Market milestones falling like dominoes, with 51 records broken so far this year

Oct 19, 2017 @ 1:42 pm

By John Waggoner

Not so long ago, phones would light up in an adviser's office when the Dow Jones Industrial Average broke through a 1,000-point barrier as customers clamored to invest. Today?

"Crickets chirping," said Steve Janachowski, CEO of Brouwer & Janachowski. "People seem complacent, and if anything, wondering if the market's overvalued and ready for a fall."

Of course, a 1,000-point gain in the Dow isn't what it used to be. It took the blue-chip index 76 years to break 1,000 points in 1972. It didn't break 2,000 until 1987, according to Howard Silverblatt, senior index analyst at S&P Dow Jones Indices.

Milestone fatigue could be setting in. The Dow blasted through 23,000 Wednesday with a 160.16-point gain, closing at 23,157.60. It broke through 22,000 in August, 21,000 in March and 20,000 in January. The Dow has set 51 new record highs this year.

Each 1,000-point gain is, of course, a smaller percentage gain from the previous one. When the Dow crossed 15,000 in May 2013, it had gained 7.54% from its first close above 14,000 in 2007.


And the stock market has come a long way from its bear-market low of 6,547.05. "People have already missed out, and, by and large, they know it," said David Haraway, principal at Substantial Financial, Inc.

(More: Searing lessons from the crash of 1987)

"We really haven't had folks clamoring to get in," said Mark Bass, financial planner with Pennington, Bass & Associates. "If anything, our folks are more interested in adding to asset classes that are negatively correlated or non-correlated with stocks, such as bonds, managed futures, maybe real estate."

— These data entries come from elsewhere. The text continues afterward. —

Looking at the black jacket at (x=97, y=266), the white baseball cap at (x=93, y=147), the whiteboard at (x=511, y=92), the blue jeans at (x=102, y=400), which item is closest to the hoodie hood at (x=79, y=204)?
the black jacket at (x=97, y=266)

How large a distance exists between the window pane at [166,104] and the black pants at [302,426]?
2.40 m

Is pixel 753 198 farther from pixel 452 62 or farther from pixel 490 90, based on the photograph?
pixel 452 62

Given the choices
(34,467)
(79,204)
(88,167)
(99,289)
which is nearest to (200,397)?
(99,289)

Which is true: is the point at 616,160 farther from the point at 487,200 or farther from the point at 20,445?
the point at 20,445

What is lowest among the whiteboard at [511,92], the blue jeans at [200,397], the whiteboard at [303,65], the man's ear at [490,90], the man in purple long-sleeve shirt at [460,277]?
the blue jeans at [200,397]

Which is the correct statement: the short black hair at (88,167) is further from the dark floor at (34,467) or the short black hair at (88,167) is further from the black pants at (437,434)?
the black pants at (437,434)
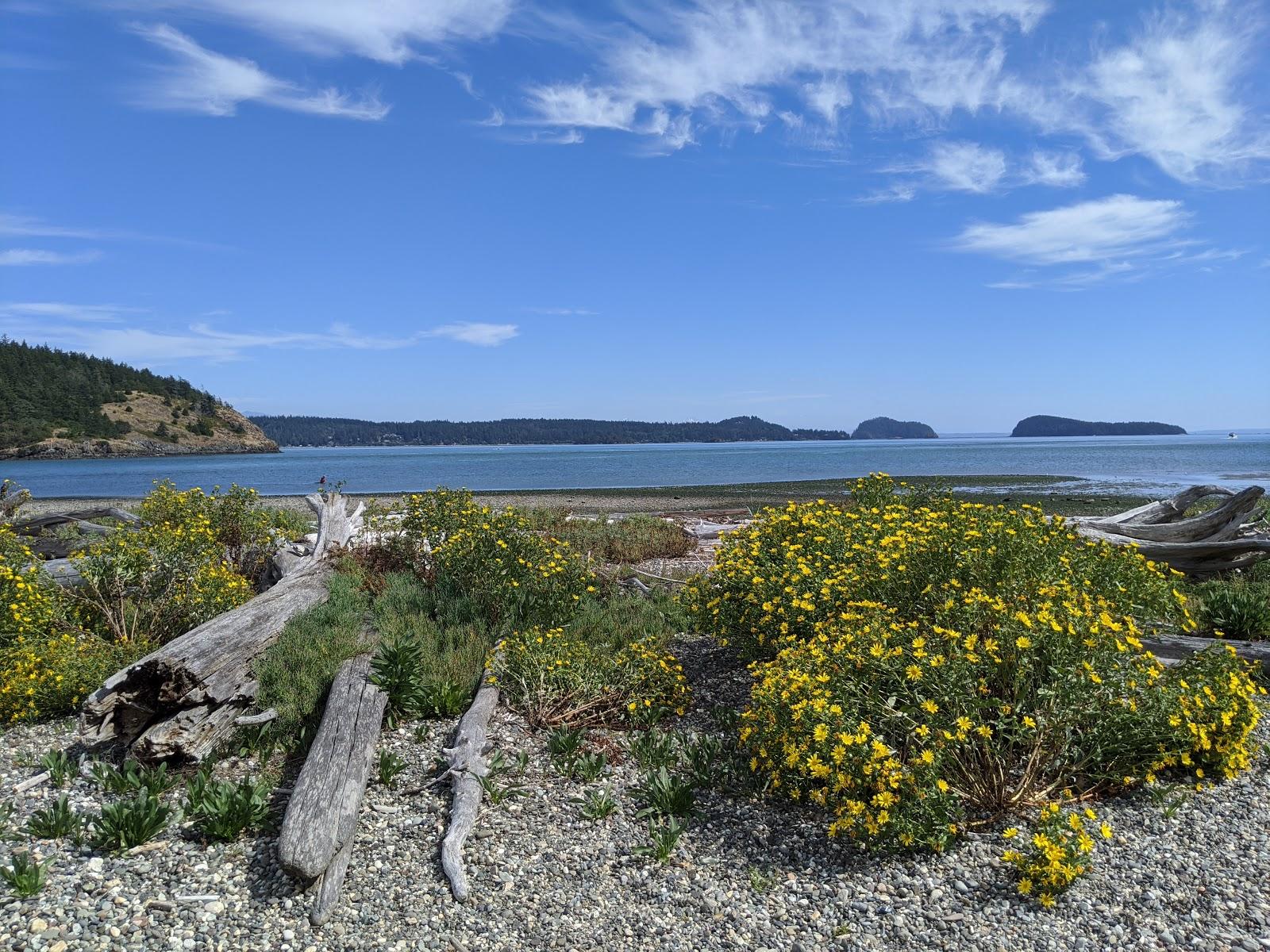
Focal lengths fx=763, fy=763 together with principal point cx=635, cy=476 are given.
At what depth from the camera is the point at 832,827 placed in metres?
4.72

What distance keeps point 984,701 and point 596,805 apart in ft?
9.22

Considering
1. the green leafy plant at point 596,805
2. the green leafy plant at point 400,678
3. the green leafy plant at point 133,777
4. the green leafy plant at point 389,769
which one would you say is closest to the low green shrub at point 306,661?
the green leafy plant at point 400,678

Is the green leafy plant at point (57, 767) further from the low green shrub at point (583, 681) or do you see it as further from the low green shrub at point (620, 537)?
the low green shrub at point (620, 537)

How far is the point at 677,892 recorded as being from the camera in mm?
4715

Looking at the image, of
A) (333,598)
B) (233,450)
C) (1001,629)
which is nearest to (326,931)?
(1001,629)

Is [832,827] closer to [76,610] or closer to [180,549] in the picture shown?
[180,549]

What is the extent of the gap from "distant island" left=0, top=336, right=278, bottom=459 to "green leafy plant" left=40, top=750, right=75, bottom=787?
373ft

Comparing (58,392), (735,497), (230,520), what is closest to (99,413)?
(58,392)

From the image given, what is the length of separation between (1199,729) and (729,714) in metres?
3.41

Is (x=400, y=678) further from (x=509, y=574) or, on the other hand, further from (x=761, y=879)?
(x=761, y=879)

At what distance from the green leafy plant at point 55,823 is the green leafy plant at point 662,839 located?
396 cm

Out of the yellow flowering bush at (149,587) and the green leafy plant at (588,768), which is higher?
the yellow flowering bush at (149,587)

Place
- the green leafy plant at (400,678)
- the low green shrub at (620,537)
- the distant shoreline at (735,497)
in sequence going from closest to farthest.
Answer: the green leafy plant at (400,678) < the low green shrub at (620,537) < the distant shoreline at (735,497)

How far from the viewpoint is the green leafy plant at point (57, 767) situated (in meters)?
6.14
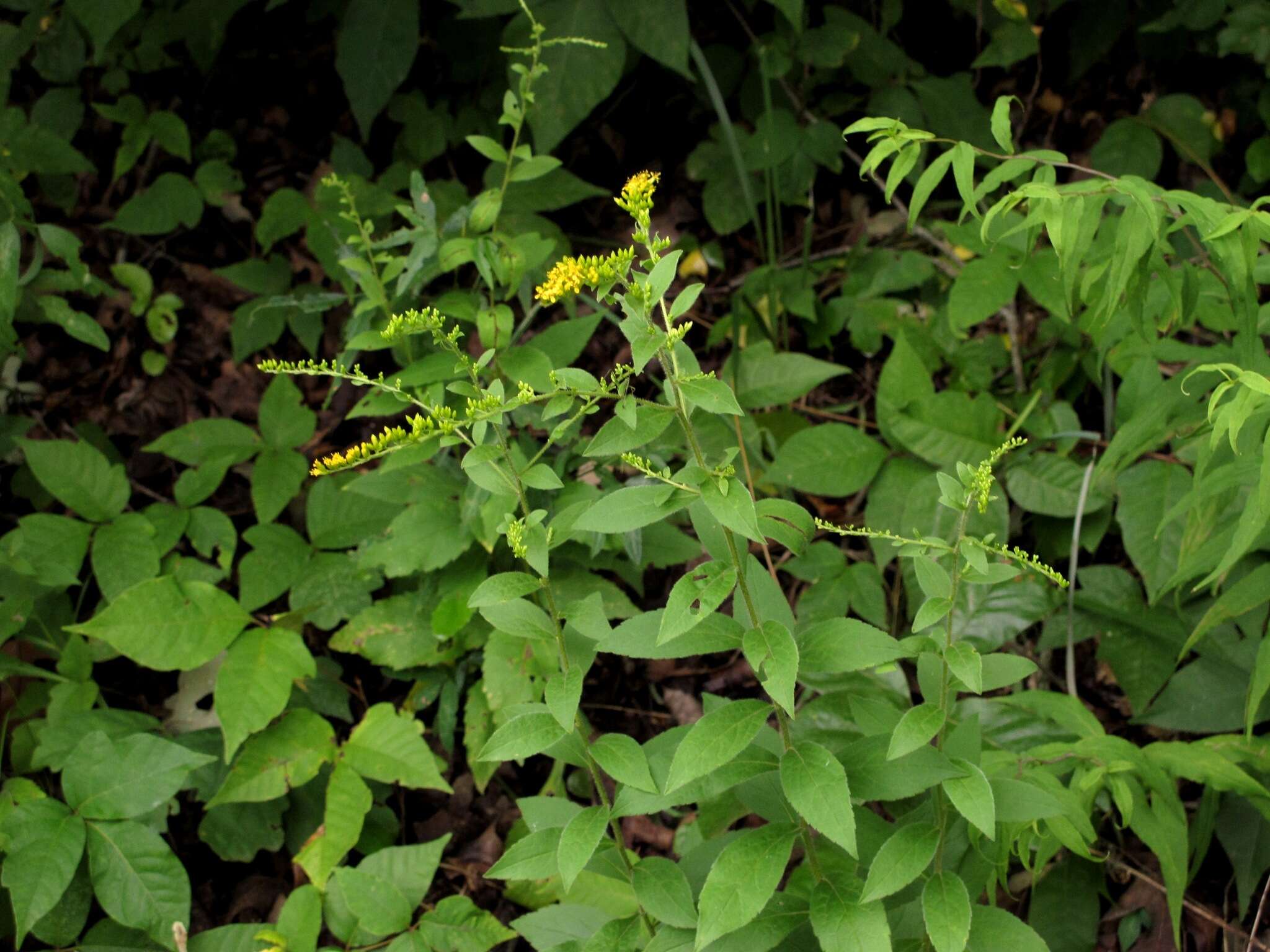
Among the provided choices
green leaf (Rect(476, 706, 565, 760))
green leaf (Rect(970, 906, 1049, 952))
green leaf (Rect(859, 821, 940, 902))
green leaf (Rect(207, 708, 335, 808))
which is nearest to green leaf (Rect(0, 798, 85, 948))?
green leaf (Rect(207, 708, 335, 808))

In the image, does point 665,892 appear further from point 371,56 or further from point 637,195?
point 371,56

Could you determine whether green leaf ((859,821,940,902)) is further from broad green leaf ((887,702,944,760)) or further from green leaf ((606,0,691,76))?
green leaf ((606,0,691,76))

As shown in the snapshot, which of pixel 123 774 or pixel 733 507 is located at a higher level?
pixel 733 507

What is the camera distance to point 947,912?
1320 mm

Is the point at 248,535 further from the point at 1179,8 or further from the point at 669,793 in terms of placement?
the point at 1179,8

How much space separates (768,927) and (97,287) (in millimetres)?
2334

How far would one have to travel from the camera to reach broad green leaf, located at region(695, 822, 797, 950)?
4.27 ft

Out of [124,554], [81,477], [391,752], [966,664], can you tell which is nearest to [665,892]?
[966,664]

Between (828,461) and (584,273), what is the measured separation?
5.01 feet

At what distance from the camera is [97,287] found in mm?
2758

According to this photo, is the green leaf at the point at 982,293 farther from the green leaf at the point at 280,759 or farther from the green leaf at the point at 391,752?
the green leaf at the point at 280,759

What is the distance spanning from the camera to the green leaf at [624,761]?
1.36 m

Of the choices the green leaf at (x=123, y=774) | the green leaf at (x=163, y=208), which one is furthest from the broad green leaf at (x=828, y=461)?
the green leaf at (x=163, y=208)

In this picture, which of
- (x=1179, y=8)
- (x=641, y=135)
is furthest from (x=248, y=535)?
(x=1179, y=8)
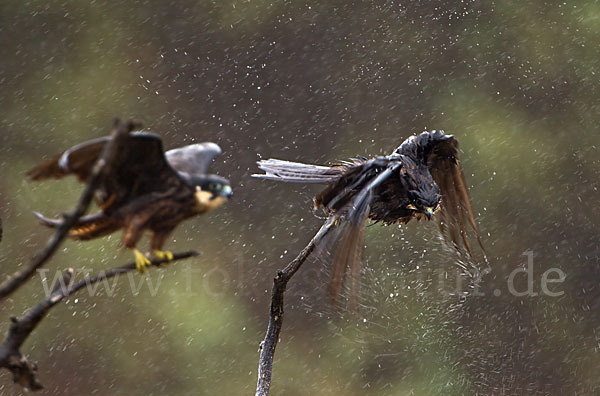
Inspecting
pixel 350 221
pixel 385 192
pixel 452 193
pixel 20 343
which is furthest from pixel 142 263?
pixel 452 193

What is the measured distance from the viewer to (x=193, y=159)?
746mm

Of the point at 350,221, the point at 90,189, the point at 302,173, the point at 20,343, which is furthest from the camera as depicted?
the point at 302,173

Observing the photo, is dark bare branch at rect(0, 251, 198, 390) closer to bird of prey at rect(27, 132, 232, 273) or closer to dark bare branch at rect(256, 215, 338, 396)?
bird of prey at rect(27, 132, 232, 273)

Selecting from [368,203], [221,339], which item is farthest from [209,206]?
[221,339]

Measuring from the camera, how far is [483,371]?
3.07 m

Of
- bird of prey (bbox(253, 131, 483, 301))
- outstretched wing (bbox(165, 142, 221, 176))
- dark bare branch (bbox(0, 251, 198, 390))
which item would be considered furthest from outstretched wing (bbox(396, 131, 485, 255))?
dark bare branch (bbox(0, 251, 198, 390))

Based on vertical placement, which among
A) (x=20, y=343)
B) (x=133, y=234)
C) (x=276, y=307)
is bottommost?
(x=276, y=307)

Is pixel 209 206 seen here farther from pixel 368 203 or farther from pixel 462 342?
pixel 462 342

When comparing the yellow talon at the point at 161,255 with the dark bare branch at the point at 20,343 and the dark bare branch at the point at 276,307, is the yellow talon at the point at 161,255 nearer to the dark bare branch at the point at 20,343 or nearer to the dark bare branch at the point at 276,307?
the dark bare branch at the point at 20,343

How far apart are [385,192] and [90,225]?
505mm

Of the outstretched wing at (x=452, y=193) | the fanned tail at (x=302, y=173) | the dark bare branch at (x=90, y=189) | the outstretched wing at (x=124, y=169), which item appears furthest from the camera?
the outstretched wing at (x=452, y=193)

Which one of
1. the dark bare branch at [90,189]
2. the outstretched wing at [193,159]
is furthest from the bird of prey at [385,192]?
the dark bare branch at [90,189]

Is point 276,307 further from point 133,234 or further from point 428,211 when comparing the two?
point 133,234

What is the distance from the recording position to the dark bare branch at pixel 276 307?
1031 mm
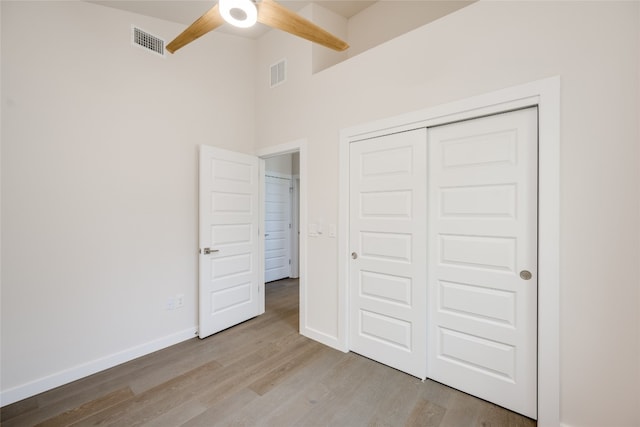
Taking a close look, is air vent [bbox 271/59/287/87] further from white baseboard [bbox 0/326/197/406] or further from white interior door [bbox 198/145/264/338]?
white baseboard [bbox 0/326/197/406]

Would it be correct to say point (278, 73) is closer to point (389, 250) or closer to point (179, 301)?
point (389, 250)

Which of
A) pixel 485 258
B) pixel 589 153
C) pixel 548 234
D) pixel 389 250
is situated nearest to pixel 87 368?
pixel 389 250

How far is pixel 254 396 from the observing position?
1.96 meters

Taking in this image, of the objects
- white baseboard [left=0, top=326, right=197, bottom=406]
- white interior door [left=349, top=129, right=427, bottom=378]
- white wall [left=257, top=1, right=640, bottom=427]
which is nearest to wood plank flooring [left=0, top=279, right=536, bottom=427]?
white baseboard [left=0, top=326, right=197, bottom=406]

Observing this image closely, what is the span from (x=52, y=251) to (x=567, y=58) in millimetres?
3746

Mutual fund flows seem to prove investors' wariness. Investors have yanked an estimated $50 billion from domestic stock funds and ETFs this year, according to the Investment Company Institute, the funds' trade group. Bond funds and ETFs have welcomed $320.7 billion in net new cash during the same period.


"The mutual fund equity outflows seem to confirm that there's more fear or risk-aversion than greed," Mr. Janachowski said. "I don't think investors in general buy into this up market. There is a general sense — maybe mostly because of the discord in Washington — that the upturn has been artificially market-driven and not based on fundamentals."

Not everyone is watching paint dry instead of the market.

"We have been getting a lot of new inquiries in the past couple of months and I think it is due to the strong performance in the market," said Alexander Rupert, associate portfolio manager at Laurel Advisors. "Either people are hearing the news about how strong the markets have been or people are looking at their statements, seeing more gains than they are used to and wondering if they are being smart when it comes to their finances."